------ Raw records

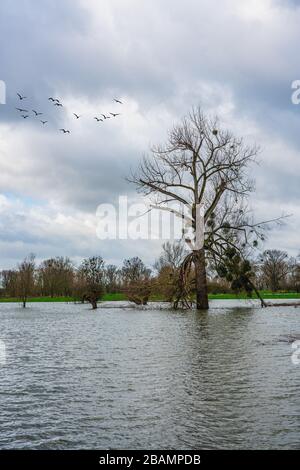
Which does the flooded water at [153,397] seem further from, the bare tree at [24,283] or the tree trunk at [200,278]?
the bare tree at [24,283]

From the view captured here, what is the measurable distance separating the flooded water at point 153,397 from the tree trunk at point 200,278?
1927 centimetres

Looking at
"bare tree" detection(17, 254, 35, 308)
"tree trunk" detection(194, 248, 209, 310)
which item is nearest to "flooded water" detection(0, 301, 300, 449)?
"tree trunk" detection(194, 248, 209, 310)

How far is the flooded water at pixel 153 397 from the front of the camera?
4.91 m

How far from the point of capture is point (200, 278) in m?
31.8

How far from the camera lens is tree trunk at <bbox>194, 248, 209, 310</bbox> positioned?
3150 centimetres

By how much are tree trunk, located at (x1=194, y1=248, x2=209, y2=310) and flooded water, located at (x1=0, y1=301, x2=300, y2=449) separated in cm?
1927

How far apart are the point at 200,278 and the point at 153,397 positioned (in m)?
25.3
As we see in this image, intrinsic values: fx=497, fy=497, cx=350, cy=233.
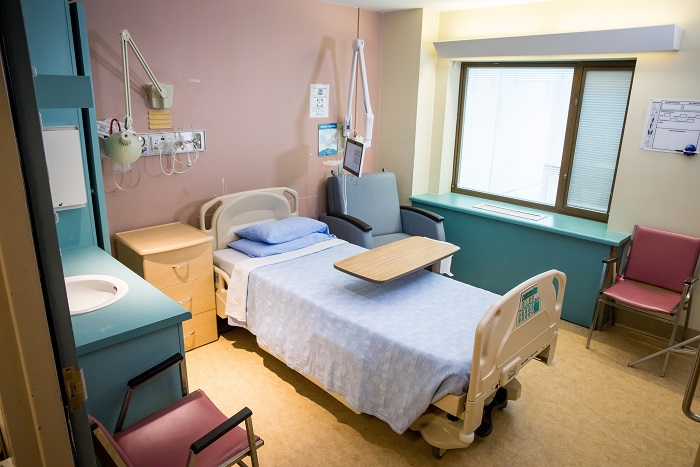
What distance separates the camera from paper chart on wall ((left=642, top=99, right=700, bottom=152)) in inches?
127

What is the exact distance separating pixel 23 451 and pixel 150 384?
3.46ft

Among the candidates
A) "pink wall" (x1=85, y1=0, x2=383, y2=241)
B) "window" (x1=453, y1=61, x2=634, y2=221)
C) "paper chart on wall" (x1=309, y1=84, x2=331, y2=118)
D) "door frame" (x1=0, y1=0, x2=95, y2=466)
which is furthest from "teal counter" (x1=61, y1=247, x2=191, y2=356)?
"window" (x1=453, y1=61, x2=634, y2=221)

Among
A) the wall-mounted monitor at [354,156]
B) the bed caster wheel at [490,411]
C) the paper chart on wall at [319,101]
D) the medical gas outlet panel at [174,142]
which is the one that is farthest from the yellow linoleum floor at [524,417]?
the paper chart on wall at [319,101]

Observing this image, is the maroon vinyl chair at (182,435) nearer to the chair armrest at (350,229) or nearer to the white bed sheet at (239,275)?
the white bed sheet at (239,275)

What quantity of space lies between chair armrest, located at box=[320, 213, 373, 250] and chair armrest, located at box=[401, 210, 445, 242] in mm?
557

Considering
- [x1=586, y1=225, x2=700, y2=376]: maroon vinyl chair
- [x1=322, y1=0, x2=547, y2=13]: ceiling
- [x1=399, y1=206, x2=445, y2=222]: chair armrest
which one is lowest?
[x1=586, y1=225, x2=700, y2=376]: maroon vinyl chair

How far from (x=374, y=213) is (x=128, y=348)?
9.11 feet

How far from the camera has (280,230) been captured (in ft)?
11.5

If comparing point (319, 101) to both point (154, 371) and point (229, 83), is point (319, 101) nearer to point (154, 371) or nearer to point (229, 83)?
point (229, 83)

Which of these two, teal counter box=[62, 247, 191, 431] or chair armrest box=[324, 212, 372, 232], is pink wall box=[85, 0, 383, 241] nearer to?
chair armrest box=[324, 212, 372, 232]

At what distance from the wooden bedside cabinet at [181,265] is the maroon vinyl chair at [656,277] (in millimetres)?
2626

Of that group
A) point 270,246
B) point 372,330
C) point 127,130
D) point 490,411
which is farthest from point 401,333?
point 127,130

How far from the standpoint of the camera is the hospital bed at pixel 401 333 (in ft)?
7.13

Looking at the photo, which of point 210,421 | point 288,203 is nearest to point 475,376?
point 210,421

------------
------ Raw records

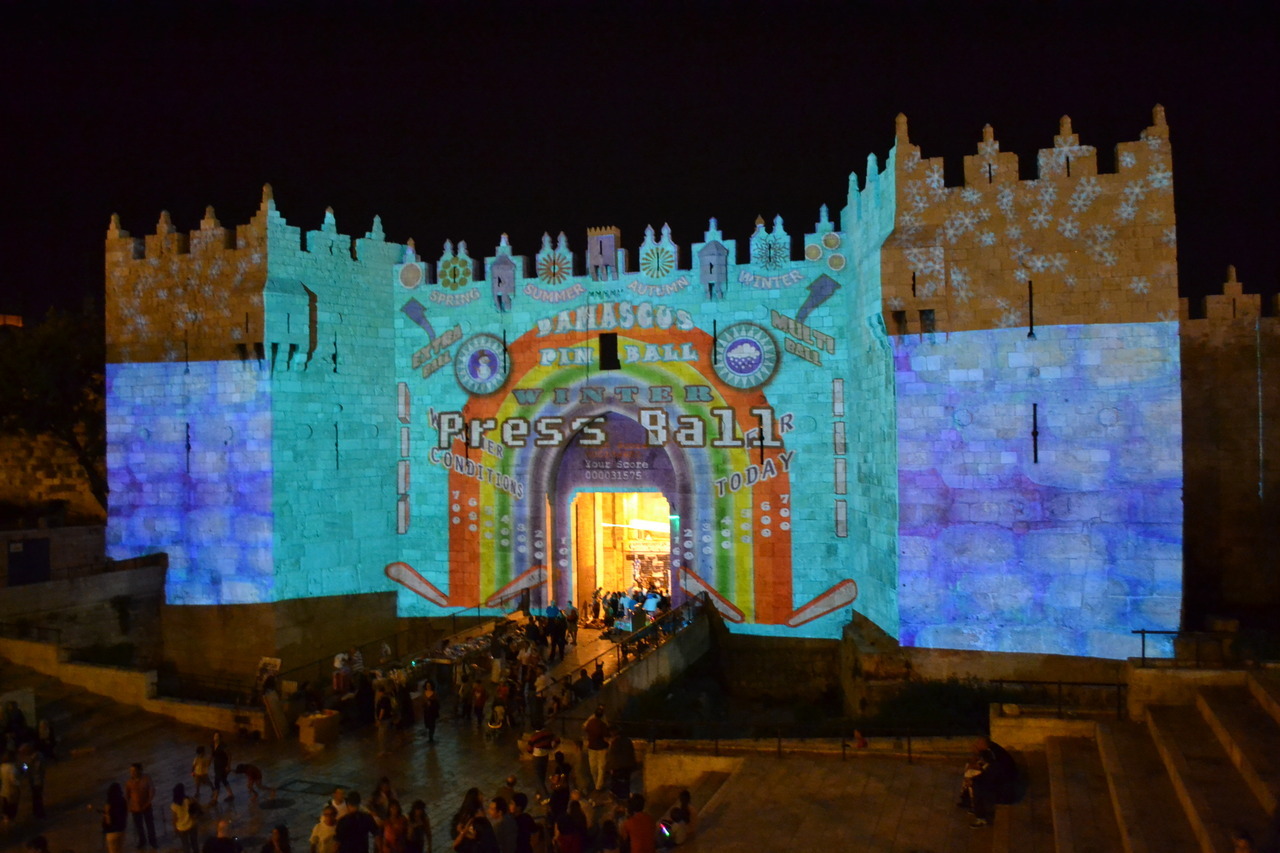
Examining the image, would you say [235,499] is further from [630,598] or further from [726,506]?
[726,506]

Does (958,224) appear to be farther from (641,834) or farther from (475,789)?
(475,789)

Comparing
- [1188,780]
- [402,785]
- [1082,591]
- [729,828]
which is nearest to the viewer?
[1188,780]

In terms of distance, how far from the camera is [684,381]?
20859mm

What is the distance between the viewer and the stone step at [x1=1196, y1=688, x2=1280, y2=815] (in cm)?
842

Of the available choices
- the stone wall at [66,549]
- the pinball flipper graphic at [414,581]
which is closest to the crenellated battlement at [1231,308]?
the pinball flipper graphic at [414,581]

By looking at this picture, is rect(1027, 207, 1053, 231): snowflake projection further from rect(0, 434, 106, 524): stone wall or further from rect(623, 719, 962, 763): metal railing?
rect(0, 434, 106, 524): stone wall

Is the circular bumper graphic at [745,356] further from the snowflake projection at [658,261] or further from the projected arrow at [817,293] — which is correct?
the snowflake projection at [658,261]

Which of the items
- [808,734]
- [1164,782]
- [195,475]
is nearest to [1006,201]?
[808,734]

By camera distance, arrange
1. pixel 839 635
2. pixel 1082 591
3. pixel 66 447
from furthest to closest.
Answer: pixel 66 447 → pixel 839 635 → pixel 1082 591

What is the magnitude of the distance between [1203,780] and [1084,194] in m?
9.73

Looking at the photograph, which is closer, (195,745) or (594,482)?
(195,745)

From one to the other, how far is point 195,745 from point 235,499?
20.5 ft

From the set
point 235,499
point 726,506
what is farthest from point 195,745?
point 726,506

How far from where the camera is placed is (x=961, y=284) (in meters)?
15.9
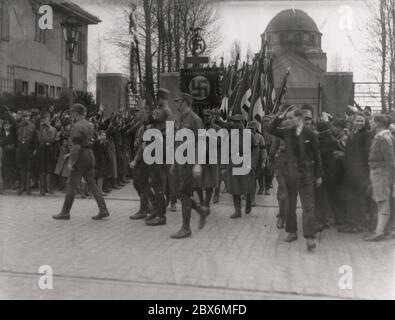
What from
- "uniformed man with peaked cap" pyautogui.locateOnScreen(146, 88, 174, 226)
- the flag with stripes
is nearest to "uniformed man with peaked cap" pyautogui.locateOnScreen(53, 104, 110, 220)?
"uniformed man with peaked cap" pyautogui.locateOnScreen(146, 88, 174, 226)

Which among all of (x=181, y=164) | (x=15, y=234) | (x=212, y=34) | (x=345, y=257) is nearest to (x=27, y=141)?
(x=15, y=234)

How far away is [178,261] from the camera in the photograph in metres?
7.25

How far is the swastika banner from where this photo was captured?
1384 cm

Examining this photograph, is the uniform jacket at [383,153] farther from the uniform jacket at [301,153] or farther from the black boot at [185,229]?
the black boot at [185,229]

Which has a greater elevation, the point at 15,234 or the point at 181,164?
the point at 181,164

------------
------ Raw records

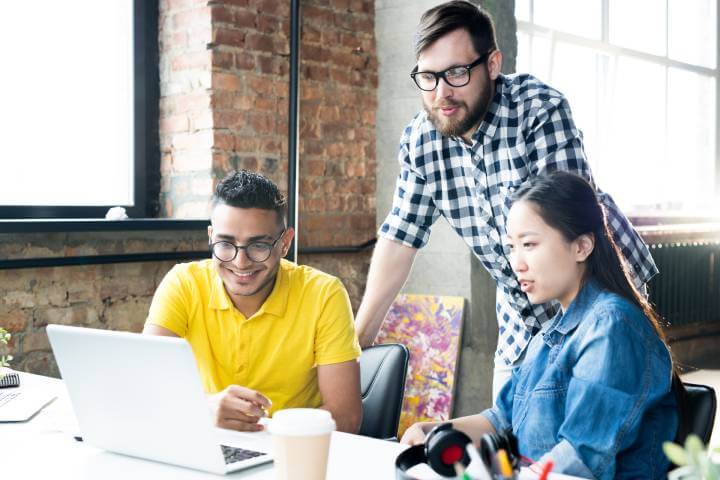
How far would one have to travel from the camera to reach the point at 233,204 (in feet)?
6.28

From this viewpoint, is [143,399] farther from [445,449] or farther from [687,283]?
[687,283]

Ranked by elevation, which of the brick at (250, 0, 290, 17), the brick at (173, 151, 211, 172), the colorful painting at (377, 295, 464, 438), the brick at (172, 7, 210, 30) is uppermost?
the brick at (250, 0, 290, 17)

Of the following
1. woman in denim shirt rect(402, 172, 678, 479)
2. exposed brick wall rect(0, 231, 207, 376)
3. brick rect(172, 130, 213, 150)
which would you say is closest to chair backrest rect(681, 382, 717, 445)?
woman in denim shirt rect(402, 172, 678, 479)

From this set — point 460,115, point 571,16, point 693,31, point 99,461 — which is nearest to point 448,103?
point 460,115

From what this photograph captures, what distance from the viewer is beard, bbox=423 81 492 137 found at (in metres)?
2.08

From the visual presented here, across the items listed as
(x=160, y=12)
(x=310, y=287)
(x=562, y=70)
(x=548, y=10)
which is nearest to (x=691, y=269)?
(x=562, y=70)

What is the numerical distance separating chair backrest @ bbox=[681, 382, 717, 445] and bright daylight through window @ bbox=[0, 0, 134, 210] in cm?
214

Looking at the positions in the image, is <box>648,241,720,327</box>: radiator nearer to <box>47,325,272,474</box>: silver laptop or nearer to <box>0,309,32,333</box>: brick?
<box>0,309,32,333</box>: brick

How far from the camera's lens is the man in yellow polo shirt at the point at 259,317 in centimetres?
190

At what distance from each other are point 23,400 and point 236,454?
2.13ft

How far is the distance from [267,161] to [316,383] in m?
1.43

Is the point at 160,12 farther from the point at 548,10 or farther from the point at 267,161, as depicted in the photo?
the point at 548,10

------------

• Directive:
Could you copy out, character for character, the material beginning with the line that contains "Which does the" and running through the line that contains "1927 centimetres", both included?

• Full response:
Which does the flooded water at [153,397] seem further from, the bare tree at [24,283] or the tree trunk at [200,278]?
the bare tree at [24,283]

From the view captured here, what is the measurable distance separating the flooded water at point 153,397 from the tree trunk at point 200,278?
1927 centimetres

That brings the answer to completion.